UNITED STATES DISTRICT COURT WESTERN DISTRICT OF KENTUCKY OWENSBORO DIVISION CIVIL ACTION NO. 4:19-CV-00155-JHM-HBB

RANDY BRANSON; DANIEL CUNNINGHAM; and ALTON JOSEPH NEWBERRY On Behalf of Themselves & All Others Similarly-Situated PLAINTIFFS

V.

ALLIANCE COAL, LLC; WEBSTER COUNTY COAL, LLC; ALLIANCE RESOURCE PARTNERS, LP; ALLIANCE RESOURCE OPERATING PARTNERS, LP; WARRIOR COAL, LLC; and RIVER VIEW COAL, LLC DEFENDANTS

MEMORANDUM OPINION AND ORDER

Before the Court is the Defendants’ motion to strike the first entry on opt-in plaintiff Dwight Scott McBride’s deposition errata sheet (DN 266). Plaintiffs have responded (DN 270), and Defendants replied (DN 272). NATURE OF THE CASE Plaintiffs allege that three coal mines in western Kentucky systemically underpaid their employees for several years (DN 23). Employees of these coal mines brought this collective action under the Fair Labor Standards Act (“FLSA”) and a class action under the Kentucky Wage and Hour Act (“KWHA”) to recover unpaid wages and overtime (Id.). DEFENDANTS’ MOTION On February 18, 2022, the Defendants deposed opt-in plaintiff Dwight Scott McBride.
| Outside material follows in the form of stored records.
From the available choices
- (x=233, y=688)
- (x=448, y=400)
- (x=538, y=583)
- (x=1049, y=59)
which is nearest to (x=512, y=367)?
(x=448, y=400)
On April 19, 2022, Plaintiffs served the Defendants with an errata sheet for the deposition transcript. In that errata sheet McBride made three entries (DN 266-1). Defendants claim that two of these entries correct typographical errors, but the third makes substantive changes to his testimony (Id.). The deposition testimony in question appears at page 18, lines 3-4; page 51, lines 2-3; and page 108, line 17 (Id.). The deposition testimony, including the questions, was as follows: Q. Do you claim that Warrior Coal owes you any overtime?
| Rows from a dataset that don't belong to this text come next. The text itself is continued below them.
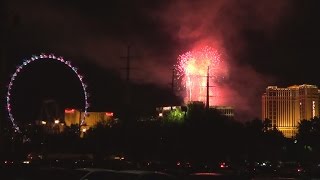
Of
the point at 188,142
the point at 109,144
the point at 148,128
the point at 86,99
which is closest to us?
the point at 188,142

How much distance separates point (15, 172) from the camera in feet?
65.7

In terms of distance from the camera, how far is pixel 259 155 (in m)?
78.0

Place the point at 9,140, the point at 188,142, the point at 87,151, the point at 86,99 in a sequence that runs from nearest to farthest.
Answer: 1. the point at 188,142
2. the point at 87,151
3. the point at 9,140
4. the point at 86,99

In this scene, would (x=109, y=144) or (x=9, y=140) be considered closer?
(x=109, y=144)

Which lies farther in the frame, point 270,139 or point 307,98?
point 307,98

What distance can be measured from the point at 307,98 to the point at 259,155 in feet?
384

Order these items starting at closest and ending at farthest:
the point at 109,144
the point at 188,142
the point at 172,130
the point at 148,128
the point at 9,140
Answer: the point at 188,142, the point at 172,130, the point at 148,128, the point at 109,144, the point at 9,140

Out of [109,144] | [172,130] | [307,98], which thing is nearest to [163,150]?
[172,130]

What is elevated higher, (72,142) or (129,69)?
(129,69)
Mr. Vines: Objection to the extent you’re calling for a legal conclusion. Complaint speaks for itself.

Q. Go ahead, Mr. McBride.

A. I believe they owe me for being there 15 minutes early each day that I was there.

(DN 266-2, pp. 3-4; Tr. p. 17, ln. 22–p. 18, ln. 4).
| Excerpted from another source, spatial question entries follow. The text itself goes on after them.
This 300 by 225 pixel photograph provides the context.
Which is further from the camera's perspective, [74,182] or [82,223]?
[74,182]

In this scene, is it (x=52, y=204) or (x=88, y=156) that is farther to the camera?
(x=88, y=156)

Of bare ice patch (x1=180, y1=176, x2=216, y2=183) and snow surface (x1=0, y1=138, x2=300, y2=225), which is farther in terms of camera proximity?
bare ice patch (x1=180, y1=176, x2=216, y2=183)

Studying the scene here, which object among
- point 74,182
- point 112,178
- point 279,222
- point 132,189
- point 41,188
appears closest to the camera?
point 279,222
Q. Okay. And are you seeking compensation for anything other than the alleged 15 minutes early that you claim you were required to be there?

Mr. Vines: Objection, calls for a legal conclusion. Complaint speaks for itself.

A. That’s – that’s all I’m complaining about, yes.

(Id. at pp. 5-6; Tr. p. 50, ln. 20–p. 51, ln. 3).

Q. And are you complaining in this lawsuit about the time at the end or your shift or is it just the 15 minutes before your shift that you’re complaining about?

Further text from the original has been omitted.